А та стоит да глинку мнет.

«Брось сейчас твое лепленье!»

«Да зачем это вам, мама?»

«Брось! сейчас брось! и сними свой фартук и выйди со мною, а то я с тебя насильно фартук сорву и всю твою эту глиномятную антиллерию на пол сброшу и ногами растопчу!»

«Мамочка, – отвечает, – все, что вам угодно, но выходить я не могу».

«Отчего?»

«Оттого, что я почитаю, что все это не следует».

Тут мать уже не выдержала и – чего у них никогда не было – бранным словом ее назвала:

«Сволочь!.. гадина!»

А дочь ей с ласковым укором отвечает:

«Мамочка! мама!.. вы после жалеть будете».

«Выходи сейчас!»

«Не могу».

«Не можешь?»

«Не могу, мама».

А та – хлоп ее фигуру на пол и начала ее каблуками топтать. А как дочь ее захотела было обнять и успокоить, то Маргарита-то Михайловна до того вспылила, что прямо ее в лицо и ударила.

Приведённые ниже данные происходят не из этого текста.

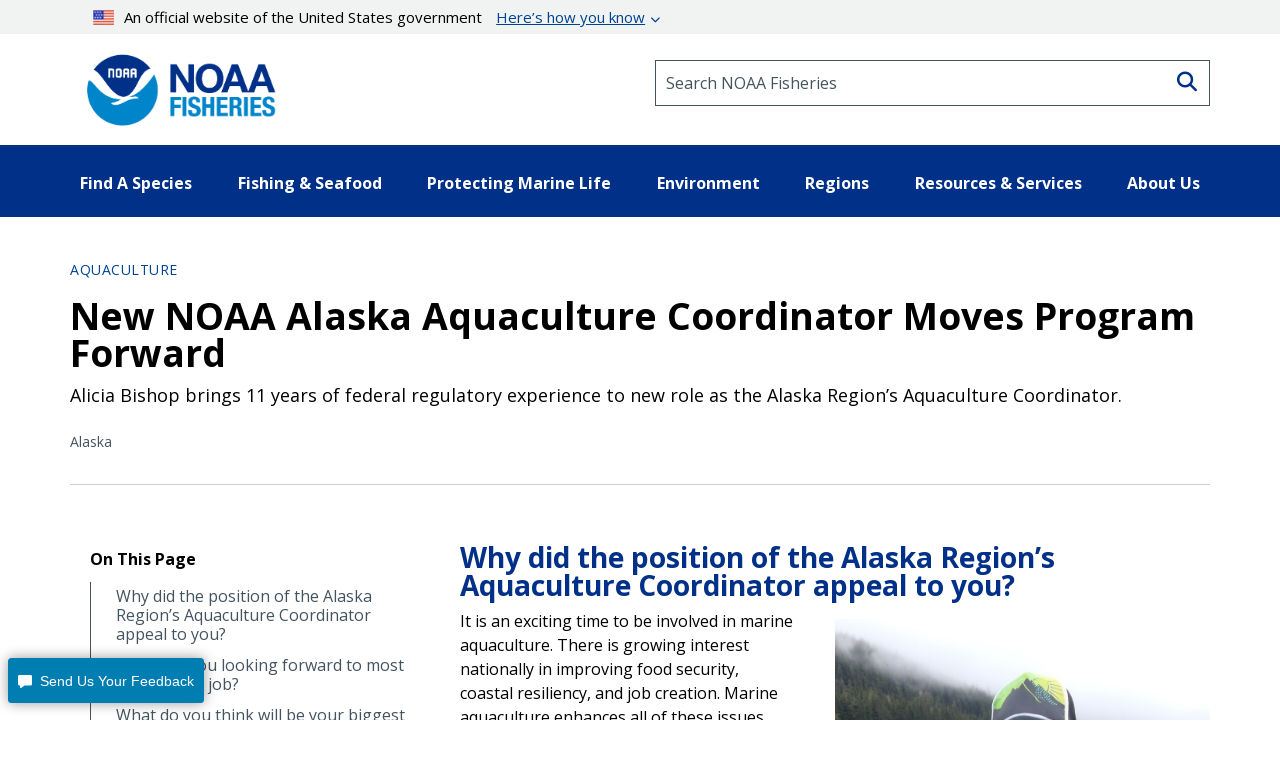

--- FILE ---
content_type: application/javascript
request_url: https://www.fisheries.noaa.gov/modules/custom/noaa_extras/js/openwebpagefromquery.js?t9c2hh
body_size: 323
content:
(function () {
  // Opens a pop-up window based on the URL and species code parameters
  const akr_OpenWebPageFromQuery = (theURL, speciesCode) => {
    const extURL = theURL + "?spCode=" + speciesCode;
    window.open(extURL, "", "menu=no,resizable,width=500,height=500,scrollbars", false);
  }

  // Find the target
  const target = document.querySelectorAll('.external-popup');
  // const targetList = target[0].getElementsByTagName('a');
  const targetLength = target.length;

  // Check if the target items exist on the page
  if (targetLength > 0) {
    for(let i = 0; i < targetLength; i++) {
      target[i].onclick = (e) => {
        // Prevent default link behavior
        e.preventDefault();
        console.log(e);
        // Retrieve information from the target element
        const item = e.target;

        let itemUrl = item.parentElement.href;
        let itemCode = item.parentElement.id;

        if(!itemUrl && !itemCode) {
          itemUrl = item.href;
          itemCode = item.id;
        }

        akr_OpenWebPageFromQuery(itemUrl, itemCode);
      }
    };
  }
})();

– Эту статую? – спросила Аичка.

– Нет, друг мой, саму Клавдиньку. «Не превозносись!» Клавдинька-то так и ахнула и обеими руками за свое лицо схватилась и зашаталась.

– За руки бы ее! – заметила Аичка.

– Нет, она этого не сделала, а стала просить только:

«Мамочка! Пожалейте себя! Это ужасно, ведь вы женщина! Вы никогда еще такой не были».

А Маргарита Михайловна задыхается и говорит:

«Да, я никогда такой не была, а теперь вышла. Это ты меня довела… до этого. И с этой поры… ты мне не дочь: я тебя проклинаю и в комиссию прошение пошлю, чтобы тебя в неисправимое заведение отдать».

И вот в этаком-то положении, в таком-то расстройстве, сейчас после такого представления – к нему на встречу!.. и можешь ли ты себе это вообразить, какое выдающееся стенание!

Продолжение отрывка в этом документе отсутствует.